Cumberland Pharms, Inc. v. Mylan Inst. LLC, No. 12 C 3846, Slip Op. (N.D. Ill. Feb. 26, 2014) (Pallmeyer, J.).
Judge Pallmeyer construed the claims in this patent infringement case involving an IV form N-acetylcysteine — used for treating acetaminophen overdoses. Of particular note, the Court held as follows:
- “Free From A Chelating Agent & “Free Of A Chelating Agent” were defined as “lacking one or more chelating agents.” “A” in these terms limited adding chelating agents, not the existence of any chelating agent. This was supported by dependent claims which specified chelating agents.
- “Acetylcysteine” was defined as “the nonproprietary name for the N-acetyl derivative of the naturally occurring amino acid, L-cysteine (also known as N-acetyl-L-cysteine and NAC) and impurities associated therewith.”
- “Stable Aqueous Pharmaceutical Composition” was defined as “a composition that exhibits minimal change over time relative to when it is manufactured,” consistent with its plain meaning.
The Medicines Co. v. Mylan, Inc., No. 11 C 1285, Slip Op. (N.D. Ill. June 13, 2013) (St. Eve, J.).
Judge St. Eve denied plaintiff The Medicines Company’s (“TMC”) motion to compel discovery withheld as privileged in this patent dispute. Initially, the Court held that TMC failed to comply with Local Rule 37.2 by filing its motion to compel without having a meet and confer. But the Court addressed the merits of the motion to avoid “needless delay.”
Drafts of defendant Mylan’s expert report were not discoverable. Mylan’s counsel had not written the reports, they had merely provided a prior declaration, portions of which were used verbatim in the report. TMC was, however, free to impeach the expert based upon his copying of the declaration. Finally, TMC did not show the “substantial need” required to overcome the Rule 16(b) protections of the draft reports.
The Medicines Co. v. Mylan Inc., No. 11 C 1285, Slip Op. (N.D. Ill. Aug. 6, 2012) (St. Eve, J.).

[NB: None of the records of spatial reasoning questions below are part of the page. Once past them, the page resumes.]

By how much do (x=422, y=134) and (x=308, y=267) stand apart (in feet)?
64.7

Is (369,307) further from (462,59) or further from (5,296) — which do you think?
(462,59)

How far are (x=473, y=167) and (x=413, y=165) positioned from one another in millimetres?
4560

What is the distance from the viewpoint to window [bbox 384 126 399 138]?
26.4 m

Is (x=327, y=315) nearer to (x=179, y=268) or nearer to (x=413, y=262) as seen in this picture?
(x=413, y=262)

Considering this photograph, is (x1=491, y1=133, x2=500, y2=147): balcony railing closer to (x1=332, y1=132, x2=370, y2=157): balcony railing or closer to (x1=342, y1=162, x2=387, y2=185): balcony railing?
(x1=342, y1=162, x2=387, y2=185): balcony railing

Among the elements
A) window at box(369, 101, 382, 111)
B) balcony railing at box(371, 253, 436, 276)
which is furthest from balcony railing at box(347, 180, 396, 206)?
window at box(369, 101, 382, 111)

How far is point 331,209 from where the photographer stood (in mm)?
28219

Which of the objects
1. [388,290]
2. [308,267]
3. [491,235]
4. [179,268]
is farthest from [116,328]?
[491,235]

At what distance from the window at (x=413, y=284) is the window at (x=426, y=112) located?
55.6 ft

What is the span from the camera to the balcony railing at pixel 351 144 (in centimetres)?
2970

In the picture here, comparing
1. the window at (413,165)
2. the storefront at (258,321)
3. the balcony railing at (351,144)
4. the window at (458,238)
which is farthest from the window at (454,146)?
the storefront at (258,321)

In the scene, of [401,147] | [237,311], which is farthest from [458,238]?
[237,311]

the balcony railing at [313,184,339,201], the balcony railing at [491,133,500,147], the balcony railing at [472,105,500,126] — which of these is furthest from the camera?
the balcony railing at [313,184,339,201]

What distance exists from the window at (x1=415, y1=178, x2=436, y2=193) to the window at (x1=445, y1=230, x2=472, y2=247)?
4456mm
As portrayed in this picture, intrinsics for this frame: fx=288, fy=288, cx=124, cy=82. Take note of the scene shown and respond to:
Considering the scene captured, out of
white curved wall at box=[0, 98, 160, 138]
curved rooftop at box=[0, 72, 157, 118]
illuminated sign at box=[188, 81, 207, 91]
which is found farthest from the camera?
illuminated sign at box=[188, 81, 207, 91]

Judge St. Eve construed the claims in this patent case related to bivalirudin. Of particular note:
- “Pharmaceutical Batches” was construed as “may include a single batch, wherein the single batch is representative of all commercial batches (see generally, Manual of Policies and Procedures, Center for Drug Evaluation and Research, MAPP 5225.1, Guidance on the Packaging of test Batches at 1) made by a compounding process, and wherein the levels of, for example, Asp9 -bivalirudin, total impurities, and largest unknown impurity, and the reconstitution time represent levels for all potential batches made by said process. ‘Batches’ may also include all batches prepared by a same compounding process.”
- “Efficiently Mixing” was construed as “a pH-adjusting solution and the first solution are mixed not using inefficient mixing conditions such as described in Example 4.”
As usual, the Court very helpfully provided a glossary of constructions at the end of the opinion. Hopefully, this is a practice every judge will adopt.